● **Problem to solve**: Update the stretch from the line containing "Spatially, does (x=73, y=630)" through the end of the records, replacing "camera" with "lens" and leaving everything else unchanged. Omit the pictures from your answer.

(Questions about scenes in images)
%%

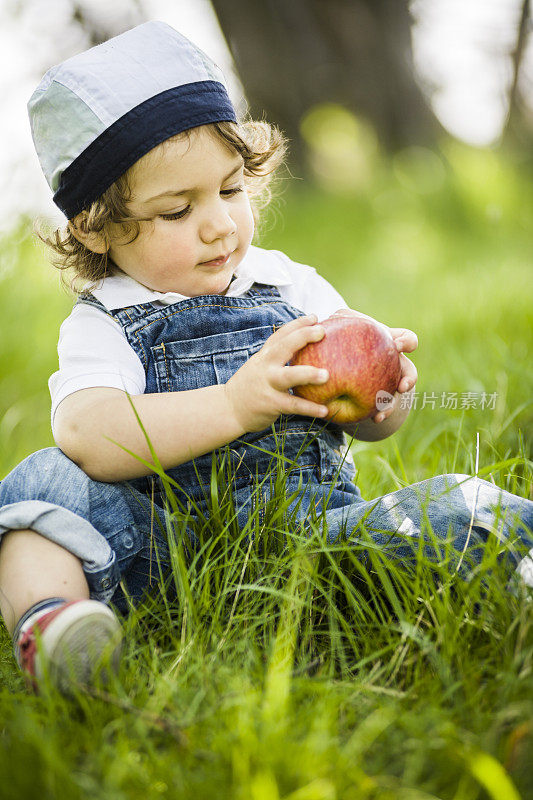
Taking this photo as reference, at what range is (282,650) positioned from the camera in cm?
133

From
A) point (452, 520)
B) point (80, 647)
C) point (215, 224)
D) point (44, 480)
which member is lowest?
point (452, 520)

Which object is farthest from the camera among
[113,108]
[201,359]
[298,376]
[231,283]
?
[231,283]

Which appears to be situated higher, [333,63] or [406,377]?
[333,63]

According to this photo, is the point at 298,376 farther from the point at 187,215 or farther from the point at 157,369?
the point at 187,215

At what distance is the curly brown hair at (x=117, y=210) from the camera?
177 centimetres

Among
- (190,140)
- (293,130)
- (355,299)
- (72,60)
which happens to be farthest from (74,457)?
(293,130)

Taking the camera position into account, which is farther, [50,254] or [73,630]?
[50,254]

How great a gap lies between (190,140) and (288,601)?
3.40ft

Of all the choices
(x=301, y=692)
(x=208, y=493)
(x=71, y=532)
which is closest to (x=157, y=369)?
(x=208, y=493)

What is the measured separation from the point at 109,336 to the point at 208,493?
423 mm

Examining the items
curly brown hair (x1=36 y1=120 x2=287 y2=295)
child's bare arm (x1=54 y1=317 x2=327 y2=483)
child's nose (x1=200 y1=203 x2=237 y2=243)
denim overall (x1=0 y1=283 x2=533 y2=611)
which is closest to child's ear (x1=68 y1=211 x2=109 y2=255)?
curly brown hair (x1=36 y1=120 x2=287 y2=295)

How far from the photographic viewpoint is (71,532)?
1.51m

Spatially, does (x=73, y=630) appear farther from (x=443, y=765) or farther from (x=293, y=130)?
(x=293, y=130)

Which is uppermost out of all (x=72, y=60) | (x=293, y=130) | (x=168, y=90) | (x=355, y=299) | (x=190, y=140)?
(x=72, y=60)
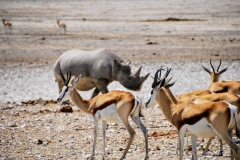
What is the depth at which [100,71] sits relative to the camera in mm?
16641

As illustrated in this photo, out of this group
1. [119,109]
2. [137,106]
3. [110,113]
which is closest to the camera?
[119,109]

%%

● **Output below**:
Spatially, does (x=73, y=630) appear farther from (x=443, y=765) or farther from (x=293, y=130)?
(x=293, y=130)

Which is uppermost out of all (x=72, y=60) | (x=293, y=130) | (x=168, y=90) | (x=355, y=299) | (x=190, y=140)?
(x=72, y=60)
What is the depth at which [100,71] sits relative to the lens in mm?
16641

As illustrated in this photo, out of this group
1. [119,109]
2. [137,106]
3. [110,113]
which is closest to the lens?
[119,109]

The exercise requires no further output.